Ada banyak hal yang Naho inginkan. Misalnya Naho ingin Kakeru terus di sisinya.

AR, drabble


Ada banyak hal yang Naho inginkan. Misalnya Naho ingin Kakeru terus di sisinya.

Kalau Naho berkata seperti itu pada Kakeru, bisa-bisa pemuda itu menertawakannya. Kenyataannya memang seperti itu. Di atap di tengah-tengah tersulutnya kembang api Naho benar-benar mengatakannya lalu Kakeru tertawa kecil. Diacaknya rambut Naho sebentar. Selanjutnya gerakan tangannya terhenti dan jatuh pada bahu Naho. Pandangannya pun beralih ke langit yang bercahaya.

Tanpa kamu minta pun pasti akan kulakukan.

Kedatangan Kakeru membawa perubahan dalam hidup Naho.
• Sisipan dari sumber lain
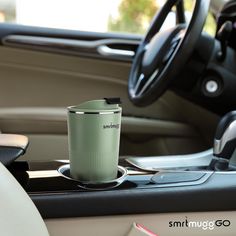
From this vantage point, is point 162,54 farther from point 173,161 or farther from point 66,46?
point 66,46

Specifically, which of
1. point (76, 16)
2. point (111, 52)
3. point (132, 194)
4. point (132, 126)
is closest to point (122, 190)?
point (132, 194)

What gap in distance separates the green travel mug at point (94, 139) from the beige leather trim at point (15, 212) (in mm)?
138

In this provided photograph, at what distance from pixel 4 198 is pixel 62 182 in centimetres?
20

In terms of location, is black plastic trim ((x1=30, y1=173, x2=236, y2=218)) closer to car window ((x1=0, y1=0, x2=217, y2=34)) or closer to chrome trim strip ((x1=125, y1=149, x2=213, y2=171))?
chrome trim strip ((x1=125, y1=149, x2=213, y2=171))

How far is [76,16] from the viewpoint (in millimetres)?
2234

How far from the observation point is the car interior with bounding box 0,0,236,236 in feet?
2.65

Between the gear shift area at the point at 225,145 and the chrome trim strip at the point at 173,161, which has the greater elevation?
the gear shift area at the point at 225,145

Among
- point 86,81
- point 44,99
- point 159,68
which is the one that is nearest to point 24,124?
point 44,99

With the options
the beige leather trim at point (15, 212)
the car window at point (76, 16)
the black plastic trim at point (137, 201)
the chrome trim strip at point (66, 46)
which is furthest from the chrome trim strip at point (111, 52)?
the beige leather trim at point (15, 212)

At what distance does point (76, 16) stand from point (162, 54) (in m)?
0.91

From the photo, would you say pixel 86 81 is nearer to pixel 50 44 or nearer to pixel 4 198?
pixel 50 44

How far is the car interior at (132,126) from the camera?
807mm

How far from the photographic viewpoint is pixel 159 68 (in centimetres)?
139

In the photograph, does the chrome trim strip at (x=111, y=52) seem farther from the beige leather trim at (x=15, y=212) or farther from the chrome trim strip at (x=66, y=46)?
the beige leather trim at (x=15, y=212)
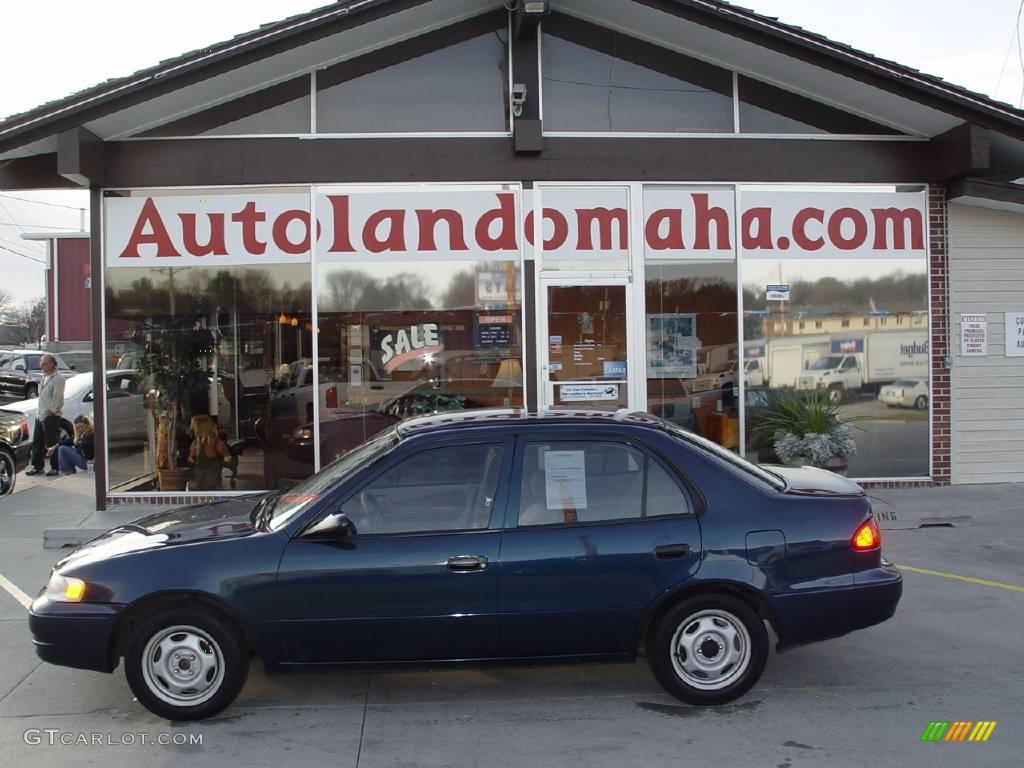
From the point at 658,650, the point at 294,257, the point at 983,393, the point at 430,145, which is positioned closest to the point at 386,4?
the point at 430,145

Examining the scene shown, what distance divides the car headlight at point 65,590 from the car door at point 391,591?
1019mm

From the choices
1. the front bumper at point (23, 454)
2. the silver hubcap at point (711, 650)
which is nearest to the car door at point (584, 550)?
the silver hubcap at point (711, 650)

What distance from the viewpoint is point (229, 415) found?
35.4 ft

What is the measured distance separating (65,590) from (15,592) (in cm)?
331

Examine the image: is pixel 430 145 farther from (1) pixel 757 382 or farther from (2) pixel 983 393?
(2) pixel 983 393

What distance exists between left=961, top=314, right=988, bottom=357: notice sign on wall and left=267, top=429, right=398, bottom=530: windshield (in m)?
8.24

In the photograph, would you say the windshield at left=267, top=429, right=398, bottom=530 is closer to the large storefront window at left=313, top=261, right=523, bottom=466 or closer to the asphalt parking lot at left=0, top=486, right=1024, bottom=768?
the asphalt parking lot at left=0, top=486, right=1024, bottom=768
Ia terus menimbun perasaannya hingga suatu hari ia ungkapkan pada yang bersangkutan. A-aku tidak tahu, entah itu suka atau... entahlah, di dekatmu aku merasakan hal yang berbeda. Entah dari mana sumber keberanian untuk mengatakan itu muncul.

"Kembang apinya cantik."

Naho harap hubungannya dengan Kakeru akan seindah pemandangan yang ia lihat sekarang, tapi tak berdurasi sebentar. Harapan Naho terus tumbuh seiring kembang api baru bermunculan dan berlomba-lomba mewarnai langit malam. Kembali ke harapannya semula, tentu Naho berharap selamanya bersama Kakeru. Ia mengerti jika di tengah-tengah jalan bisa jadi akan ada batu yang menghambat perjalanannya. Sepeda yang ia naiki bisa jatuh. Barangkali luka akan timbul. Namun, jika ia sabar, ia pasti masih bisa melanjutkan perjalanannya lagi, bukan? Entah itu sambil menahan sakit atau tidak.

Hati Naho sumringah. "Kalau ada apa-apa, ceritakan padaku, ya."

Naho berkata seperti itu tentu karena tak ingin keduanya kurang komunikasi lagi.

"Maaf."

"Untuk?"

"Untuk aku yang pernah memutuskan—"

Naho tidak mau mendengarnya.

"Sudah," potong Naho seraya mengalihkan pandangan dari kembang api,"Jadikan itu sebagai pelajaran, ya. Kalau ada apa-apa, ceritakan padaku, ya."

"Iya. Kalau ada apa-apa, ceritakan padaku juga, ya."

Naho tak bisa lupa ingatan pada hari di mana Kakeru bertekad pergi jauh. Rasa bersalahnya karena nyaris tak bisa menolong Kakeru diam-diam masih tersemat. Kini ia dapat menghela napas lega. Kakeru berada di sampingnya, menggenggan tangannya, dan melempar senyum padanya.

Senyum itu—Naho bertekad akan selalu mengingatnya—menambah rasa hangat pada hati Naho yang sumringah.


Orange adalah salah satu anime yang bikin aku ikut sedih, sih.